■ Source text

Insurance and Liquidation

Liquidation Price and Process

In TradeLayer, liquidation is a critical mechanism designed to protect the protocol and maintain stability in the face of adverse market conditions. The process leverages both Liquidation Price Calculation and an Incremental Liquidation Mechanism to efficiently manage under-collateralized positions.

Liquidation Price

When a liquidation event is triggered, liquidators can specify the product and the amount they intend to liquidate. The liquidation price is calculated based on whether the contract is linear or inverse and whether the position is long or short. This price serves as a threshold that, if reached, initiates liquidation actions on the user's position.

Liquidation Price

Linear Contracts

For linear contracts, the liquidation price calculation depends on whether the position is long or short:

  • Long Positions:

    • The liquidation price ( L ) is calculated after determining the bankruptcy price ( B ), where: $$ B = \left( P_{\text{avg}} - \frac{\text{Total Collateral}}{\text{Position Notional}} \right) \times 1.005 $$
      • Here, ( P_{\text{avg}} ) is the average entry price, and the 1.005 factor applies a 0.5% buffer above the bankruptcy price.
    • The liquidation price ( L ) is then given by: $$ L = B + \frac{(P_{\text{avg}} - B)}{2} $$
  • Short Positions:

    • The bankruptcy price ( B ) is calculated as: $$ B = \left( P_{\text{avg}} + \frac{\text{Total Collateral}}{\text{Position Notional}} \right) \times 0.995 $$
      • This applies a 0.5% buffer below the bankruptcy price.

■ Supplied entries
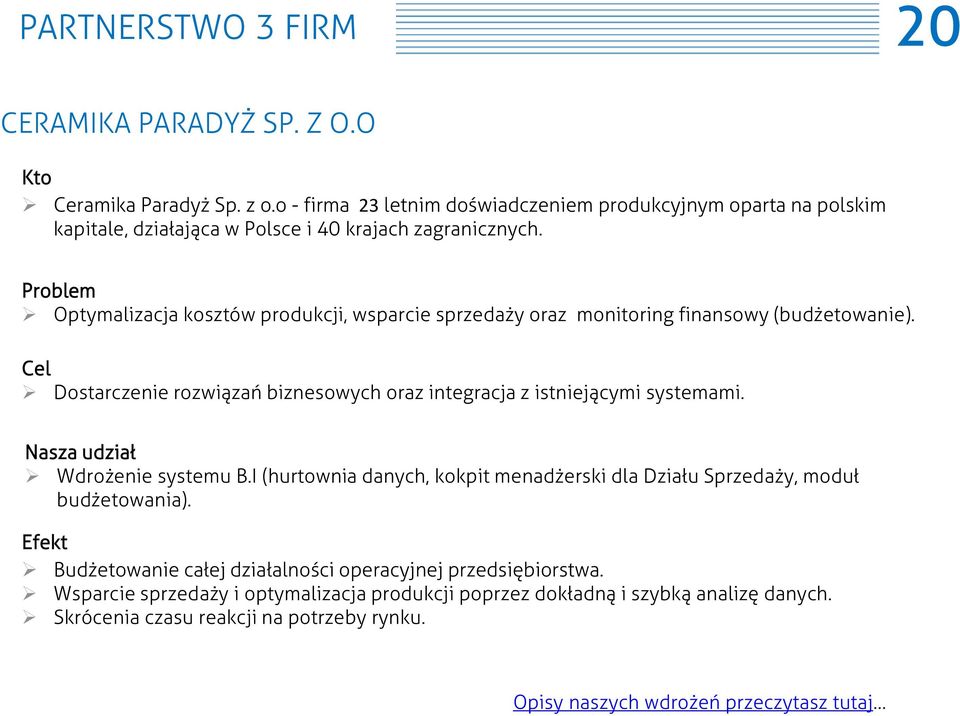 PARTNERSTWO 3 FIRM

20

CERAMIKA PARADYŻ SP. Z O.O

Kto

➢ Ceramika Paradyż Sp. z o.o - firma 23 letnim doświadczeniem produkcyjnym oparta na polskim kapitale, działająca w Polsce i 40 krajach zagranicznych.

Problem

➢ Optymalizacja kosztów produkcji, wsparcie sprzedaży oraz monitoring finansowy (budżetowanie).

Cel

➢ Dostarczenie rozwiązań biznesowych oraz integracja z istniejącymi systemami.

Nasza udział

➢ Wdrożenie systemu B.I (hurtownia danych, kokpit menadżerski dla Działu Sprzedaży, moduł budżetowania).

Efekt

➢ Budżetowanie całej działalności operacyjnej przedsiębiorstwa.
➢ Wsparcie sprzedaży i optymalizacja produkcji poprzez dokładną i szybką analizę danych.
➢ Skrócenia czasu reakcji na potrzeby rynku.

Opisy naszych wdrożeń przeczytasz tutaj...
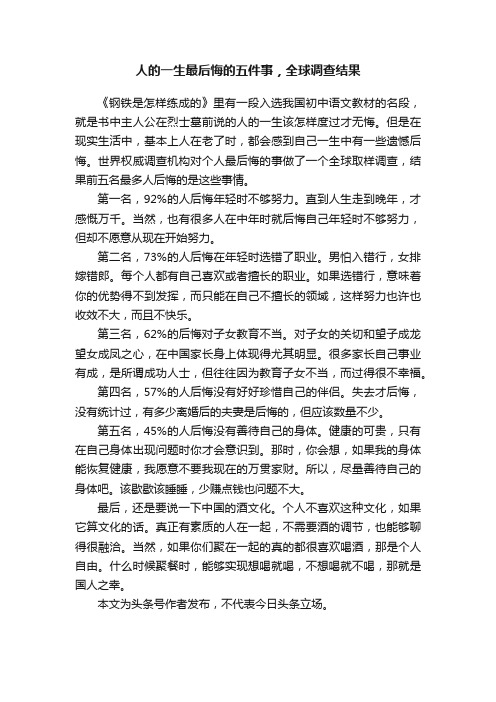 人的一生最后悔的五件事，全球调查结果

《钢铁是怎样练成的》里有一段入选我国初中语文教材的名段，就是书中主人公在烈士墓前说的人的一生该怎样度过才无悔。但是在现实生活中，基本上人在老了时，都会感到自己一生中有一些遗憾后悔。世界权威调查机构对个人最后悔的事做了一个全球取样调查，结果前五名最多人后悔的是这些事情。

第一名，92%的人后悔年轻时不够努力。直到人生走到晚年，才感慨万千。当然，也有很多人在中年时就后悔自己年轻时不够努力，但却不愿意从现在开始努力。

第二名，73%的人后悔在年轻时选错了职业。男怕入错行，女排嫁错郎。每个人都有自己喜欢或者擅长的职业。如果选错行，意味着你的优势得不到发挥，而只能在自己不擅长的领域，这样努力也许也收效不大，而且不快乐。

第三名，62%的后悔对子女教育不当。对子女的关切和望子成龙望女成凤之心，在中国家长身上体现得尤其明显。很多家长自己事业有成，是所谓成功人士，但往往因为教育子女不当，而过得很不幸福。

第四名，57%的人后悔没有好好珍惜自己的伴侣。失去才后悔，没有统计过，有多少离婚后的夫妻是后悔的，但应该数量不少。

第五名，45%的人后悔没有善待自己的身体。健康的可贵，只有在自己身体出现问题时你才会意识到。那时，你会想，如果我的身体能恢复健康，我愿意不要我现在的万贯家财。所以，尽量善待自己的身体吧。该歇歇该睡睡，少赚点钱也问题不大。

最后，还是要说一下中国的酒文化。个人不喜欢这种文化，如果它算文化的话。真正有素质的人在一起，不需要酒的调节，也能够聊得很融洽。当然，如果你们聚在一起的真的都很喜欢喝酒，那是个人自由。什么时候聚餐时，能够实现想喝就喝，不想喝就不喝，那就是国人之幸。

本文为头条号作者发布，不代表今日头条立场。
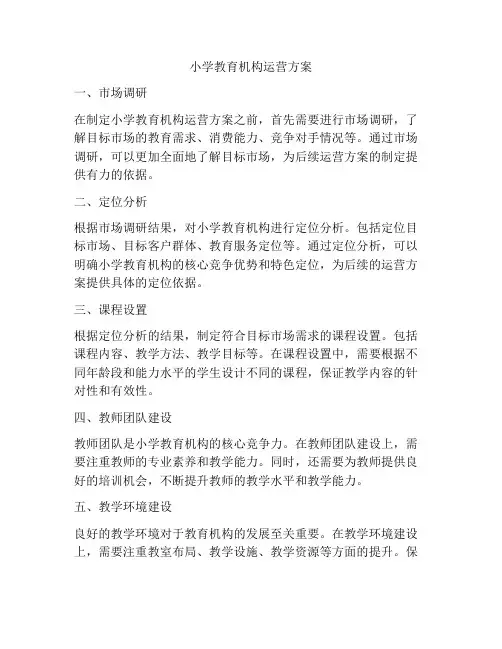 小学教育机构运营方案

一、市场调研

在制定小学教育机构运营方案之前，首先需要进行市场调研，了解目标市场的教育需求、消费能力、竞争对手情况等。通过市场调研，可以更加全面地了解目标市场，为后续运营方案的制定提供有力的依据。

二、定位分析

根据市场调研结果，对小学教育机构进行定位分析。包括定位目标市场、目标客户群体、教育服务定位等。通过定位分析，可以明确小学教育机构的核心竞争优势和特色定位，为后续的运营方案提供具体的定位依据。

三、课程设置

根据定位分析的结果，制定符合目标市场需求的课程设置。包括课程内容、教学方法、教学目标等。在课程设置中，需要根据不同年龄段和能力水平的学生设计不同的课程，保证教学内容的针对性和有效性。

四、教师团队建设

教师团队是小学教育机构的核心竞争力。在教师团队建设上，需要注重教师的专业素养和教学能力。同时，还需要为教师提供良好的培训机会，不断提升教师的教学水平和教学能力。

五、教学环境建设

良好的教学环境对于教育机构的发展至关重要。在教学环境建设上，需要注重教室布局、教学设施、教学资源等方面的提升。保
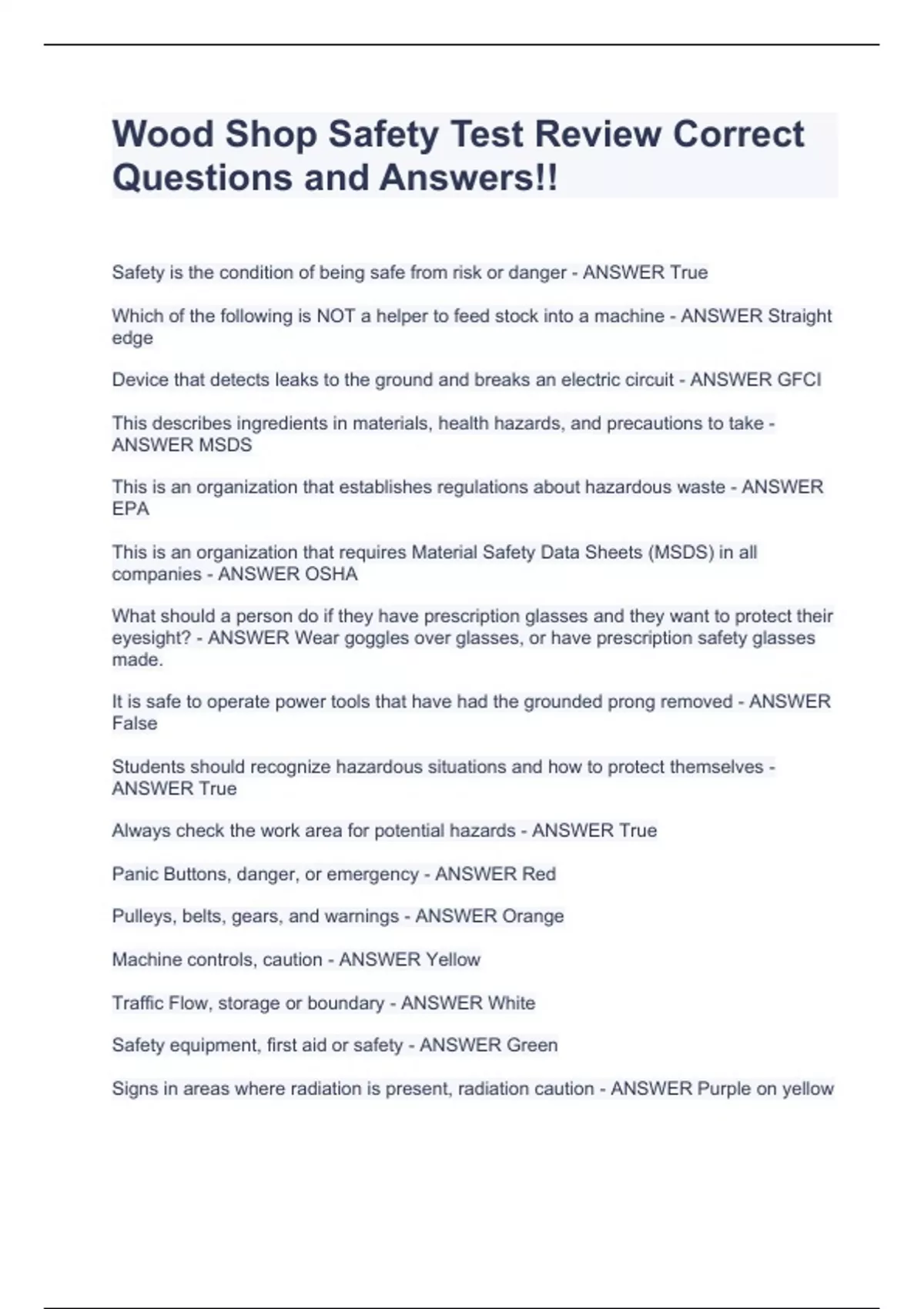 Wood Shop Safety Test Review Correct Questions and Answers!!

Safety is the condition of being safe from risk or danger - ANSWER True

Which of the following is NOT a helper to feed stock into a machine - ANSWER Straight edge

Device that detects leaks to the ground and breaks an electric circuit - ANSWER GFCI

This describes ingredients in materials, health hazards, and precautions to take - ANSWER MSDS

This is an organization that establishes regulations about hazardous waste - ANSWER EPA

This is an organization that requires Material Safety Data Sheets (MSDS) in all companies - ANSWER OSHA

What should a person do if they have prescription glasses and they want to protect their eyesight? - ANSWER Wear goggles over glasses, or have prescription safety glasses made.

It is safe to operate power tools that have had the grounded prong removed - ANSWER False

Students should recognize hazardous situations and how to protect themselves - ANSWER True

Always check the work area for potential hazards - ANSWER True

Panic Buttons, danger, or emergency - ANSWER Red

Pulleys, belts, gears, and warnings - ANSWER Orange

Machine controls, caution - ANSWER Yellow

Traffic Flow, storage or boundary - ANSWER White

Safety equipment, first aid or safety - ANSWER Green

Signs in areas where radiation is present, radiation caution - ANSWER Purple on yellow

■ What to do
Answer these from the TradeLayer liquidation text:
(a) Which two mechanisms does the liquidation process use to manage under-collateralized positions?
(b) What can liquidators specify when a liquidation event is triggered?
(c) For short positions on linear contracts, which factor multiplies the bankruptcy price formula?

■ Response to the task
(a) Liquidation Price Calculation and an Incremental Liquidation Mechanism.
(b) The product and the amount they intend to liquidate.
(c) 0.995.